[EXCERPTED DATA — start]

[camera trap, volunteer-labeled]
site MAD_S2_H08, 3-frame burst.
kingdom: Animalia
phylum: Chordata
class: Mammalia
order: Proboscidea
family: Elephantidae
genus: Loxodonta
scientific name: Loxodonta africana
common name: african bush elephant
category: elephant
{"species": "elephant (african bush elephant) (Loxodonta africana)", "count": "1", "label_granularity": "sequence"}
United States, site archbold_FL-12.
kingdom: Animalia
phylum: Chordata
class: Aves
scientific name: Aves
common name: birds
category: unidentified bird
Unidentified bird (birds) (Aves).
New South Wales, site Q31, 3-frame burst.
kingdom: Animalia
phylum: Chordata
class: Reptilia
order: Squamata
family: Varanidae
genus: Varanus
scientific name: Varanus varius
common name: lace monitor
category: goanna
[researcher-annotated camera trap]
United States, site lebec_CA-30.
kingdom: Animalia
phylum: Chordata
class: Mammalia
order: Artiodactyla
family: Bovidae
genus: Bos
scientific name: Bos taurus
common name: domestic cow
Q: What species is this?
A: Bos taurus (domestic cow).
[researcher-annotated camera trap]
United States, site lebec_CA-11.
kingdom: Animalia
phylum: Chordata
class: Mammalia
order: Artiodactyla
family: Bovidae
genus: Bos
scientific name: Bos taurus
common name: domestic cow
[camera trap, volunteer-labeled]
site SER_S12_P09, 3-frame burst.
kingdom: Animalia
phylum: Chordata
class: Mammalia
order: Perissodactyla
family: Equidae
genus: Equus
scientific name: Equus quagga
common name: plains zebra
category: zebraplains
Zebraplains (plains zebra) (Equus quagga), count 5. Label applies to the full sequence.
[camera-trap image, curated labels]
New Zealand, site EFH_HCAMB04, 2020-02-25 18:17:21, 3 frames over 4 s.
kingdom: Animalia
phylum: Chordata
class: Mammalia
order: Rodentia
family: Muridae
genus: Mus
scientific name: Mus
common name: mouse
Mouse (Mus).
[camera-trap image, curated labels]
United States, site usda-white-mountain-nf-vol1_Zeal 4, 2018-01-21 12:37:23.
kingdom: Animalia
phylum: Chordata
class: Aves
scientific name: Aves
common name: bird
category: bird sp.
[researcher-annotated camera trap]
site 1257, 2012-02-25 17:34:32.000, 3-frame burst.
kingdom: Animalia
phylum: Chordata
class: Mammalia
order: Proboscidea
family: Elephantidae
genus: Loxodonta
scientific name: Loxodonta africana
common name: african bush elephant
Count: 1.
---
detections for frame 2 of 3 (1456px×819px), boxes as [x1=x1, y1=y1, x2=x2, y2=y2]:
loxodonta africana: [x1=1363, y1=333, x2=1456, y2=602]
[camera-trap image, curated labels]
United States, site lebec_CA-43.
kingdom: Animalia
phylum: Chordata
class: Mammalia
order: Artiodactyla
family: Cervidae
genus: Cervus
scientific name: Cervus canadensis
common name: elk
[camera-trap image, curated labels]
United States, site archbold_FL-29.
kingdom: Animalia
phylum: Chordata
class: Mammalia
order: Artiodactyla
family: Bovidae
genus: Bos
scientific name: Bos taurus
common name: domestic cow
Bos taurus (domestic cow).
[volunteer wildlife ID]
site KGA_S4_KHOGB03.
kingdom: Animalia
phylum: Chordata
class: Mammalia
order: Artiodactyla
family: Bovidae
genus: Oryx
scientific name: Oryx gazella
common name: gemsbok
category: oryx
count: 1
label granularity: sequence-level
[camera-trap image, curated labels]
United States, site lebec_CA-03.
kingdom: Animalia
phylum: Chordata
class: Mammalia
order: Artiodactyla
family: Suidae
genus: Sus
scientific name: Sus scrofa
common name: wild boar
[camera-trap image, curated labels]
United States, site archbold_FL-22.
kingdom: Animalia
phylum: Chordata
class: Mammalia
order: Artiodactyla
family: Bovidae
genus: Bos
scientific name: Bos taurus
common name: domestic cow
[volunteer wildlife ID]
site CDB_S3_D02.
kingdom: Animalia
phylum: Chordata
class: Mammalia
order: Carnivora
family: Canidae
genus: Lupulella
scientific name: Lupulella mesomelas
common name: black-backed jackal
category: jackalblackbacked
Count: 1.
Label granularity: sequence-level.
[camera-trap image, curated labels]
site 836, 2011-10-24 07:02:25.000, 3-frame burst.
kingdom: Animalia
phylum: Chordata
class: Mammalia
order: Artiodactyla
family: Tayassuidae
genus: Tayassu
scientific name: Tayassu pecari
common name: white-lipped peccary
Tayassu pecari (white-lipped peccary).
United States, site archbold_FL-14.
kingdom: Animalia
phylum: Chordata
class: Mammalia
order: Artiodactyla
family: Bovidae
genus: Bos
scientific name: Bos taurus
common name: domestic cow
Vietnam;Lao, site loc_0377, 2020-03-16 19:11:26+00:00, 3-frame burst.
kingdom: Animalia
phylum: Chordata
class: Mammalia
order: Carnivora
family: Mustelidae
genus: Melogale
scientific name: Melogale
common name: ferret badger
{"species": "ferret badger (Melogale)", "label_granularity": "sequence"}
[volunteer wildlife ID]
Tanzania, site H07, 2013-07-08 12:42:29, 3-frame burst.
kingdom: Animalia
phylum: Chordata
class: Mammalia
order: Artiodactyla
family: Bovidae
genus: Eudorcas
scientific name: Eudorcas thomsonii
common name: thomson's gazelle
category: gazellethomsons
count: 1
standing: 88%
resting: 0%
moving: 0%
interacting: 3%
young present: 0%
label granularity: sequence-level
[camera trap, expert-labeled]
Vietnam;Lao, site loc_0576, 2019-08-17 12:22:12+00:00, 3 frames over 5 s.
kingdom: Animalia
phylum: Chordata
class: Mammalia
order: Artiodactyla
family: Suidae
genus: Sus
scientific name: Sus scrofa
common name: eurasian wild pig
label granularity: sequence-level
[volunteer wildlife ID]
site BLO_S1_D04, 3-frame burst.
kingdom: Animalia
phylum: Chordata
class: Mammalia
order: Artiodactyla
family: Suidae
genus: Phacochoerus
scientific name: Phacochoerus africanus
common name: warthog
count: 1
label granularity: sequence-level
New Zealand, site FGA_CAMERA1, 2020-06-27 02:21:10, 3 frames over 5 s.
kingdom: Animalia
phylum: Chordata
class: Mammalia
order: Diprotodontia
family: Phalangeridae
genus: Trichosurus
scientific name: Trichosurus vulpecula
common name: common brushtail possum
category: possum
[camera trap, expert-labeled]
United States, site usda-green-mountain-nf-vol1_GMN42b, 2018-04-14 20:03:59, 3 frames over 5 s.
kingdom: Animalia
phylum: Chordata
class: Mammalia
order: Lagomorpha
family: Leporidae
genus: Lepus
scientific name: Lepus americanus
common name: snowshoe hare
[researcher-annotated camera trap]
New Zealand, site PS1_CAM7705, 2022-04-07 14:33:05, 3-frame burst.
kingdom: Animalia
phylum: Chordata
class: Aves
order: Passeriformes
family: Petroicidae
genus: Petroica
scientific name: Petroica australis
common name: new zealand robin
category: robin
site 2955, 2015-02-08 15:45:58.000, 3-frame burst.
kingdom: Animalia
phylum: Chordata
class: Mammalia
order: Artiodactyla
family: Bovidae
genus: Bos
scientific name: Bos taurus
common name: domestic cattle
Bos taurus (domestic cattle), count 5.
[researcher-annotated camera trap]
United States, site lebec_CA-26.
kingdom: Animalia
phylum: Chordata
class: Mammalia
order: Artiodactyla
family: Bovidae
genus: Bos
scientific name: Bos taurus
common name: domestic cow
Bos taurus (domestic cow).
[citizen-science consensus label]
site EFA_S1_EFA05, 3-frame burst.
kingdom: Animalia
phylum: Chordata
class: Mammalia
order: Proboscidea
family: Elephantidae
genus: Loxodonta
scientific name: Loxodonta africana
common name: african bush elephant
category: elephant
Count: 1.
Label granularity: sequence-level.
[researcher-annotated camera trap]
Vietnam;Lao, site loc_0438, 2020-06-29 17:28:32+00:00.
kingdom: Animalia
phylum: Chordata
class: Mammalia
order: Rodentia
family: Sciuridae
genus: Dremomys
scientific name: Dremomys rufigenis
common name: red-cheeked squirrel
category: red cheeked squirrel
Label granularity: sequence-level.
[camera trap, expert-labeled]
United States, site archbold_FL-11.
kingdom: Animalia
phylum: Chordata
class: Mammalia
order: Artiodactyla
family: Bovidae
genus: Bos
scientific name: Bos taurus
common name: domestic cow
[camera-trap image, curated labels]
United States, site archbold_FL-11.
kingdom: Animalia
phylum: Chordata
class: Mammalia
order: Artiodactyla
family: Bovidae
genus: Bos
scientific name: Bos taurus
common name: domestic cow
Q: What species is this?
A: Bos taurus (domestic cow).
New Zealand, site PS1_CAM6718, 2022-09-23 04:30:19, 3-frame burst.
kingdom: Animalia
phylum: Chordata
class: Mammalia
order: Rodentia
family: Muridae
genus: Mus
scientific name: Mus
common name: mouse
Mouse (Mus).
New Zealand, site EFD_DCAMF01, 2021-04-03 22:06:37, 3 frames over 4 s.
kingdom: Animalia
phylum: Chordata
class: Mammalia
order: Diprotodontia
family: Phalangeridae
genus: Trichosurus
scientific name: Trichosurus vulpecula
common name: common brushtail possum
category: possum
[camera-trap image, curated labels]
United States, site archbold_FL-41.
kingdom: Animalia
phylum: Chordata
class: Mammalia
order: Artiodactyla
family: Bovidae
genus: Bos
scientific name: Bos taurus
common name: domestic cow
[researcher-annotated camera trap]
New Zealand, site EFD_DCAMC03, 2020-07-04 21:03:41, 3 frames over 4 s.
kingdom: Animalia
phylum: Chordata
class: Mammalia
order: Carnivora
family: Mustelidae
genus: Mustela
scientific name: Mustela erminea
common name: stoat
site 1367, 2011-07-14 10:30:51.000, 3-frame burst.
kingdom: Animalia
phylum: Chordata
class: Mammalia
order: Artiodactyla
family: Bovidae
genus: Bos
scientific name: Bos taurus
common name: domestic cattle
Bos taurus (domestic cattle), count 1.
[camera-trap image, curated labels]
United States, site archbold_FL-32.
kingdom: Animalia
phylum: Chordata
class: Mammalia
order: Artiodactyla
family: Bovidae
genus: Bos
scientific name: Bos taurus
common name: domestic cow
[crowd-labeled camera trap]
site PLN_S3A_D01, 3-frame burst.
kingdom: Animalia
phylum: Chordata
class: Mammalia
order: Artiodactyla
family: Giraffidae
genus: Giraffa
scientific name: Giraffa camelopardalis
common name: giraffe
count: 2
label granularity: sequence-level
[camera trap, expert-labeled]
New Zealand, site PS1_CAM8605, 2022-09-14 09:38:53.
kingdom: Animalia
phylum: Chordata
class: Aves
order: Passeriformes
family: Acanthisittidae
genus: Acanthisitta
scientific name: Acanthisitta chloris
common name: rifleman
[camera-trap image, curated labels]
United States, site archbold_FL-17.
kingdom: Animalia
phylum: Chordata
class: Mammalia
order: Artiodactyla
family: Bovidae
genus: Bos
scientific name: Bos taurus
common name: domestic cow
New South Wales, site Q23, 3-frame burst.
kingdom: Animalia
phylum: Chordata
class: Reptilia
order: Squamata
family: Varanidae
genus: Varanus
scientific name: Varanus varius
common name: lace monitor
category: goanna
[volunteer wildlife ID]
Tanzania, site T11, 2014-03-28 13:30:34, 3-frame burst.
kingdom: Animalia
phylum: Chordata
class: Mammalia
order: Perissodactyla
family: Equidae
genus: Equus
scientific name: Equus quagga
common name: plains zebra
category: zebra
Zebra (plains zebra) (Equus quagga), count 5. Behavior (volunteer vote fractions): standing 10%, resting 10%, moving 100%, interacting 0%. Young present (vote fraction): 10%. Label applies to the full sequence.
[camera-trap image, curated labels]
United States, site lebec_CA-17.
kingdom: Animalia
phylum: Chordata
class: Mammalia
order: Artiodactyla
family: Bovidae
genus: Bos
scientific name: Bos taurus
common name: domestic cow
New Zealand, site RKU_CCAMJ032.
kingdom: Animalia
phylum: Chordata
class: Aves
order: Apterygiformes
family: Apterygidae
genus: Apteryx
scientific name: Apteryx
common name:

[EXCERPTED DATA — finish]

* _WHAT YOU NEED TO DO_:
Every line above that holds the string "Melogale" should be returned.

* _EXERCISE SOLUTION_:
genus: Melogale
scientific name: Melogale
{"species": "ferret badger (Melogale)", "label_granularity": "sequence"}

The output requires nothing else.